The U.S. maintains a global lead in semiconductor design and R&D, with over USD50 billion invested in 2023. Key efforts include the National Semiconductor Technology Center in Albany, New York, and USD300 million for advanced packaging research in Georgia, California, and Arizona, focusing on AI and next-generation technologies. Global semiconductor sales reached USD630.5 billion in 2024 and are expected to exceed $600 billion in 2025, driven by AI and data center demand, despite softer PC and mobile markets. The industry supports 338,000 direct and nearly 2 million indirect U.S. jobs, significantly impacting the economy. Innovations in materials like germanium and graphene, along with 3D packaging and AI-optimized chips, are advancing.

#### Water Processing Facilities Industry
The growth of U.S. water processing facilities market is attributed to regulatory pressures, technological advancements, and rising water demand from industrial and municipal sectors. Stricter EPA standards and public-private partnership laws drive investments in advanced technologies like membrane filtration, reverse osmosis, and ultraviolet disinfection. Water reuse, energy efficiency, and smart systems are key trends, fueled by rapid industrialization and population growth. Major projects include California's Pure Water San Diego with USD1.5 billion investment and Pure Water Southern California with USD3.4 billion investment, New York City's Newtown Creek upgrade with USD2 billion investment, and Texas' Carrizo-Wilcox aquifer developments, addressing water scarcity and aging infrastructure. Industrial recycling is prominent in sectors like oil, gas, and semiconductors such as TSMC's Arizona plant. Chinese firms, such as Beijing Origin Water and Vontron Technology, indirectly support the market by supplying cost-competitive reverse osmosis membranes through partnerships and OEM agreements, influenced by the Belt and Road Initiative.

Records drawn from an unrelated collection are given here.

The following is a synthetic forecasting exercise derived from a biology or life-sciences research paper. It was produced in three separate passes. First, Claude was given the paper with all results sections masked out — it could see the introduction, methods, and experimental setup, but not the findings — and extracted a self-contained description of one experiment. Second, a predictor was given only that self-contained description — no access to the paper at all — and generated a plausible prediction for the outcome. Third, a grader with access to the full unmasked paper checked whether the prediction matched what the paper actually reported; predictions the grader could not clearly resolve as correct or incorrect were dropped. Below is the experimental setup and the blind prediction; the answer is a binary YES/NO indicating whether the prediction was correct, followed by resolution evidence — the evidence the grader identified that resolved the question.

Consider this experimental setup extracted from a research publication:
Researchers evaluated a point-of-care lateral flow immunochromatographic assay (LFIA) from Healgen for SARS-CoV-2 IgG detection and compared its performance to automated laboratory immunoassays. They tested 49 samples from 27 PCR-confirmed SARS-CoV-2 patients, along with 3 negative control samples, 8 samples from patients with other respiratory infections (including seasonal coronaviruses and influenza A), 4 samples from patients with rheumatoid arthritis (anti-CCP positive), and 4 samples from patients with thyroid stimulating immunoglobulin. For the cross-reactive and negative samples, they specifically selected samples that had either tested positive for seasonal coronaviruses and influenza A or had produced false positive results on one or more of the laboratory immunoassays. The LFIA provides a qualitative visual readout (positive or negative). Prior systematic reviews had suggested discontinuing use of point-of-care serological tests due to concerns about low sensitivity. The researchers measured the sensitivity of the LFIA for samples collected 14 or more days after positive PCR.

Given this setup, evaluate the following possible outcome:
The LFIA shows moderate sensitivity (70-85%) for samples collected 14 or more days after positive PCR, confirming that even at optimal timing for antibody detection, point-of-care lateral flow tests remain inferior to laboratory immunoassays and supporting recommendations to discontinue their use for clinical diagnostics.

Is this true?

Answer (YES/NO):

#### Competitive Landscape
The U.S. construction market in 2024 is moderately fragmented, largely due to the dominance of the private sector and the entry of new competitors. In the industrial EPC sector, the market features two primary categories of major players:

1) Traditional large-scale integrated contractors like Bechtel, Turner, Kiewit, and Fluor possess extensive project experience across continents, robust supply chain networks, and strong capabilities for cross-border resource deployment. They offer sufficient capital and comprehensive financing solutions, enabling them to deliver full-cycle integration services for large-scale projects across various sectors, including industrial, manufacturing, energy, aerospace, and infrastructure.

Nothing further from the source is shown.